Extract exactly and only the lines from the one containing "How far from where" through the end of the entries below. Pictures should not appear in the copy.

Spatial question entries:
☆ ☆ ☆ ☆ ☆ ☆ ☆

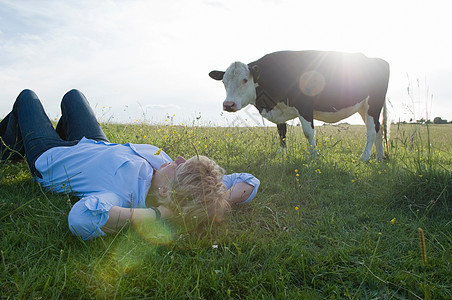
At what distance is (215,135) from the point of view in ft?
22.4

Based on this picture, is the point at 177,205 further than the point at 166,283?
Yes

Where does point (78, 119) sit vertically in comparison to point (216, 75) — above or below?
below

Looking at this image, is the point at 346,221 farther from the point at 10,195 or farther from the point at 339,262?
the point at 10,195

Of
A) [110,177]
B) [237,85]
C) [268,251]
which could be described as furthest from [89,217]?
[237,85]

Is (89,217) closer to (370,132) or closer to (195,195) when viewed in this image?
(195,195)

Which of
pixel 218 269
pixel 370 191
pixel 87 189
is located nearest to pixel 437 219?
pixel 370 191

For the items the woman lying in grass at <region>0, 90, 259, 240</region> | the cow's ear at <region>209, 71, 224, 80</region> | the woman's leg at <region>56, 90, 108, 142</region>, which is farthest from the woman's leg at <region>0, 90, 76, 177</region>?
the cow's ear at <region>209, 71, 224, 80</region>

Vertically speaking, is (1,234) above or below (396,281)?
above

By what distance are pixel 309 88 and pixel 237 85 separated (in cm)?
138

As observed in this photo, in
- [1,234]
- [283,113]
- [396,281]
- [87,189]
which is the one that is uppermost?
[283,113]

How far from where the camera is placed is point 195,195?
8.10 ft

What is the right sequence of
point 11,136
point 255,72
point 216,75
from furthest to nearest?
1. point 216,75
2. point 255,72
3. point 11,136

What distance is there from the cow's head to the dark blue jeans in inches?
108

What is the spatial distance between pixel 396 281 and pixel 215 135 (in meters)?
4.98
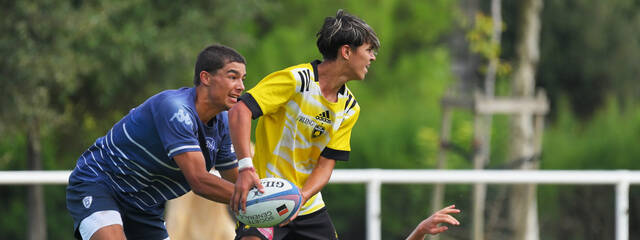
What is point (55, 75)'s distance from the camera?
416 inches

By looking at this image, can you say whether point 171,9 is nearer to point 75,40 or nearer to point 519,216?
point 75,40

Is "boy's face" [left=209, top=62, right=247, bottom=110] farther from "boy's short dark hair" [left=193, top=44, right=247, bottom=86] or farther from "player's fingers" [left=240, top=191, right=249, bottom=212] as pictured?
"player's fingers" [left=240, top=191, right=249, bottom=212]

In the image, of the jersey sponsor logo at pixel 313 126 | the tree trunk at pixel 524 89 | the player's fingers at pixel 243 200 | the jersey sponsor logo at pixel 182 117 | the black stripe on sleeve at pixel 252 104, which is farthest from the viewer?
the tree trunk at pixel 524 89

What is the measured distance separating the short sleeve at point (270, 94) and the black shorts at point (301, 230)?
0.59 metres

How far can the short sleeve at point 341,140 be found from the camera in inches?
190

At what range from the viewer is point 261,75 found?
56.4 ft

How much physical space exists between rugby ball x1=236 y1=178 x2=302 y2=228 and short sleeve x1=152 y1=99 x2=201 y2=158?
336 millimetres

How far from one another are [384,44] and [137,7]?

☆ ☆ ☆ ☆ ☆ ☆ ☆

TASK RESULT:
How far from where the camera is placed is point 195,195?
8.10 ft

What is the right sequence of
point 11,136
point 255,72
point 216,75
from furthest to nearest?
1. point 216,75
2. point 255,72
3. point 11,136

What distance is there from the cow's head to the dark blue jeans in inches?
108

What is the spatial distance between pixel 396 281 and pixel 215 135 (in meters)?
4.98
What is point (55, 75)'s distance from the camera?
416 inches

By looking at this image, can you say whether point 171,9 is nearer to point 75,40 or nearer to point 519,216?
point 75,40

Is "boy's face" [left=209, top=62, right=247, bottom=110] farther from "boy's short dark hair" [left=193, top=44, right=247, bottom=86] or farther from "player's fingers" [left=240, top=191, right=249, bottom=212] as pictured?
"player's fingers" [left=240, top=191, right=249, bottom=212]

In the image, of the jersey sponsor logo at pixel 313 126 | the tree trunk at pixel 524 89 | the player's fingers at pixel 243 200 | the jersey sponsor logo at pixel 182 117 | the black stripe on sleeve at pixel 252 104, which is farthest from the viewer?
the tree trunk at pixel 524 89

What is the measured distance separating the short sleeve at point (270, 94) and the black shorts at point (301, 230)?
0.59 metres

How far can the short sleeve at point 341,140 be found from the camera in inches?
190

At what range from the viewer is point 261,75 found?
56.4 ft

How much physical space exists between rugby ball x1=236 y1=178 x2=302 y2=228 and short sleeve x1=152 y1=99 x2=201 y2=158?
336 millimetres

How far from one another are [384,44] and [137,7]?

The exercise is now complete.